FACTS:
This case involves a dispute between Manila Metal Container Corporation (MMCC) and Philippine National Bank (PNB) over a property in Mandaluyong, Metro Manila. MMCC secured a loan from PNB and executed a real estate mortgage over the property. Additional loans were obtained by MMCC, and amendments to the mortgage were executed. PNB eventually filed a petition for extrajudicial foreclosure of the mortgage, which resulted in the property being sold at public auction with PNB as the winning bidder.
MMCC requested an extension of time to redeem the property, but PNB rejected the request, stating that they do not accept "partial redemption." As a result, the property title was cancelled and a new title was issued in favor of PNB. MMCC attempted to repurchase the property by remitting a deposit, but PNB rejected the offer and proposed a higher amount for the sale. MMCC rejected PNB's proposal and insisted on the agreed purchase price.

- [Information supplied]:
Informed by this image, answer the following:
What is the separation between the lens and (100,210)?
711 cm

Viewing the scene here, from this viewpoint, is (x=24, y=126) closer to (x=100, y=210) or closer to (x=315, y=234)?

- [What to do]: Write out the part of the case summary starting at "MMCC requested an" and ending at "agreed purchase price.". Rely only on the case summary, not on the listing.

- [Worked answer]:
MMCC requested an extension of time to redeem the property, but PNB rejected the request, stating that they do not accept "partial redemption." As a result, the property title was cancelled and a new title was issued in favor of PNB. MMCC attempted to repurchase the property by remitting a deposit, but PNB rejected the offer and proposed a higher amount for the sale. MMCC rejected PNB's proposal and insisted on the agreed purchase price.